Update: June, 11/2017 - 09:00
 
Viet Nam News

Robert Bicknell looks at how hitting rock bottom isn’t enough for Tiger Woods because he seems intent on digging even deeper.

Something about human nature, which I have never gotten used to, is the habit of elevating sportsmen and celebrities to ungodly heights, just to enjoy watching them fall.

We seem to take a perverse delight in their misery. It’s almost as if the public enjoy their pain because these stars let them down and proved themselves human, while conveniently forgetting the fact that they elevated them in the first place.

And now, on to the continuing saga, “The Trials and Tribulations of Tiger Woods” which carries a subtitle: “How to destroy yourself without really trying.”

Hmm, that subtitle could easily apply to me as well. I see to be a master of getting myself into trouble without even trying. I can only imagine what I would be like if I really put my mind to it, so it’s a good thing I have very little ambition anymore.

Anyway, unless you’ve been living in a cave, or in a location where the sharks love to eat undersea internet cables, you will have already heard the news that Tiger Woods was arrested on suspicion of DUI (Driving Under [the] Influence) and his field sobriety test was vivid proof that he wasn’t even on this planet during that time.

No, it wasn’t alcohol because Tiger blew a perfect 0.000 on the breathalyzer, but rather an unexpected reaction to prescribed medication he was taking following his back surgery.  He claimed he had a prescription for four different drugs: Vicodin, Turox, (aka “etoricoxib” which is illegal in the US), and Vioxx (which was pulled from the market in 2004).

Vicodin (a combination of the opiate hydrocodone and acetaminophen (aka “Tylenol” or “Panadol”) that gets you into trouble because it’s quite addicting. Side effects can include confusion, depressed breathing, and drowsiness, which are mostly the same symptoms Tiger exhibited when found on the side of the road.

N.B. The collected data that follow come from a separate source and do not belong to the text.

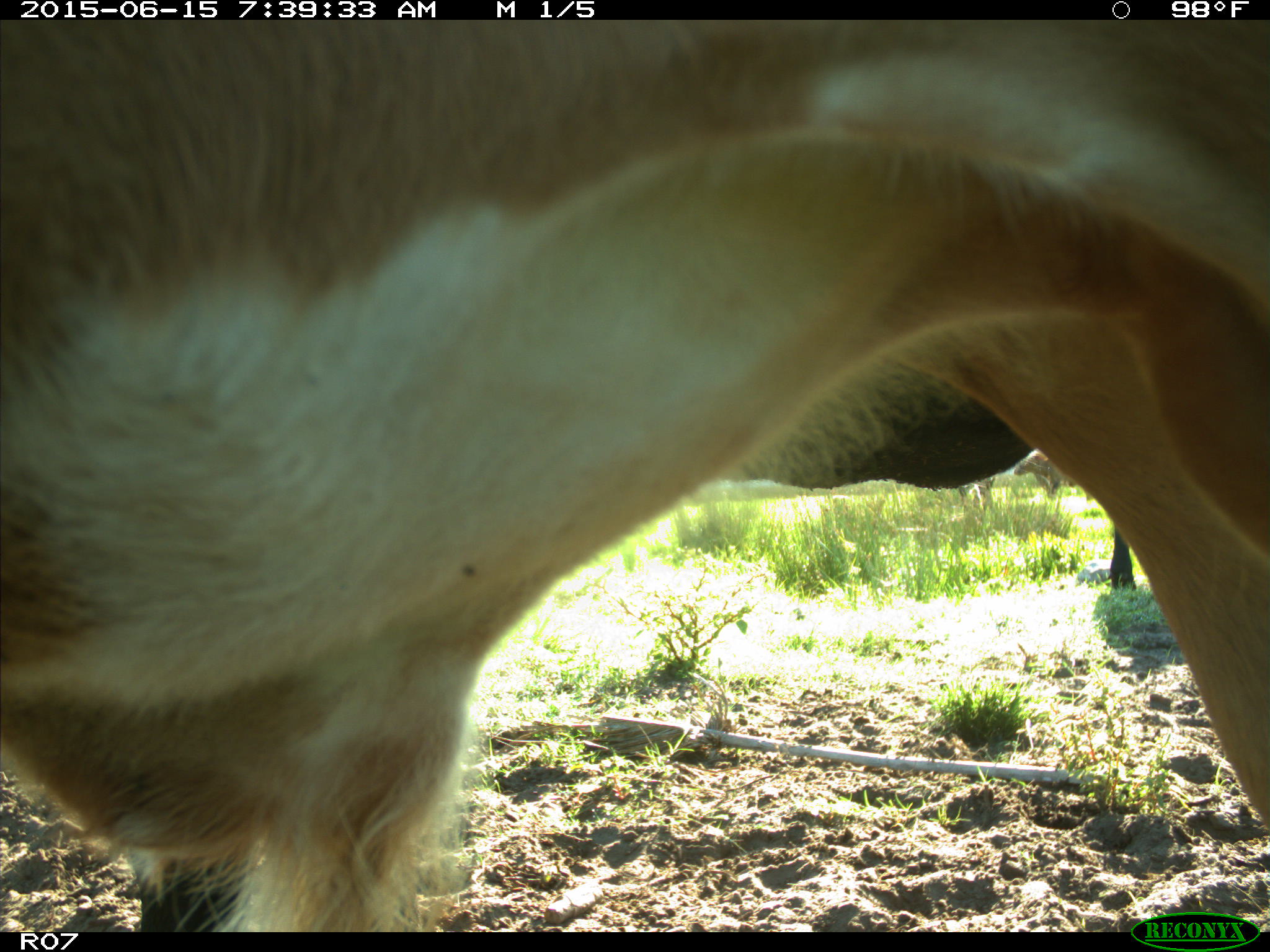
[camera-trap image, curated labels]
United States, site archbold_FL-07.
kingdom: Animalia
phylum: Chordata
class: Mammalia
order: Artiodactyla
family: Bovidae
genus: Bos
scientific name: Bos taurus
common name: domestic cow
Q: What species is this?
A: Bos taurus (domestic cow).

According to lawyers, Tiger compounded the problem by cooperating. He performed a field sobriety test and failed miserably. He also agreed to the breathalyzer test (and passed), then agreed to a urine test. He was also cooperative in answering all the questions –as he understood them – which is to say not at all. In short, Tiger provided all the evidence needed to hoist himself up by his own petard. Something lawyers tell you to never do, but can his agreement be actually considered valid when it was obvious he was not in his right mind? After all, getting answers from Tiger during press conferences is hard enough, so talking to a police officer when caught doing something wrong would be, to most people, an automatic “I want to speak to an attorney” moment.

Yet, Tiger is a professional golfer and, as such, has a default setting of calling penalties on himself, and being an essentially honest man would have no reason to fear the police.

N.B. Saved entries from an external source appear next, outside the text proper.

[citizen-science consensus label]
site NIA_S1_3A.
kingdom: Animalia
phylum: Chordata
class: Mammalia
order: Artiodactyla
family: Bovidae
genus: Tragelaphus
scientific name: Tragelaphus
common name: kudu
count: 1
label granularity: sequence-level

OK, sure, he’s black and got caught by the police in Florida, a state which doesn’t have a great reputation when it comes to police and black people, but he’s Tiger Woods and even the most backwards redneck Sherriff watches golf, or remembers the parade of hookers who came out of the woodwork with a Tiger Tale after he got caught cheating on his wife.

So, I guess we can say that things haven’t been the same for him ever since and, if anything; it’s been a spectacular downward spiral.

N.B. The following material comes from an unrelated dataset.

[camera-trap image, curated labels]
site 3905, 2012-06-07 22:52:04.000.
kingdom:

It’s at the point now where it really isn’t fun to bash Tiger Woods any longer.

Sure, I had no problem doing it when he screwed up his swing, or when he couldn’t “activate his glutes” but this is different. Beating up on Tiger now is like calling out a kid with Cerebral Palsy for double dribbling on the basket ball court. It’s just not right.

His reputation in tatters, his body failing him and his golf game nonexistent, this is not the time to hit him low. He’s already too low.

Tiger hasn’t made one good decision since the scandal and seriously needs to get his head on straight for the sake of his kids and his legacy.

Perhaps Tiger can learn something from Phil Mickelson, such as “family being more important than golf” and remember that golf requires a person to be responsible for their actions.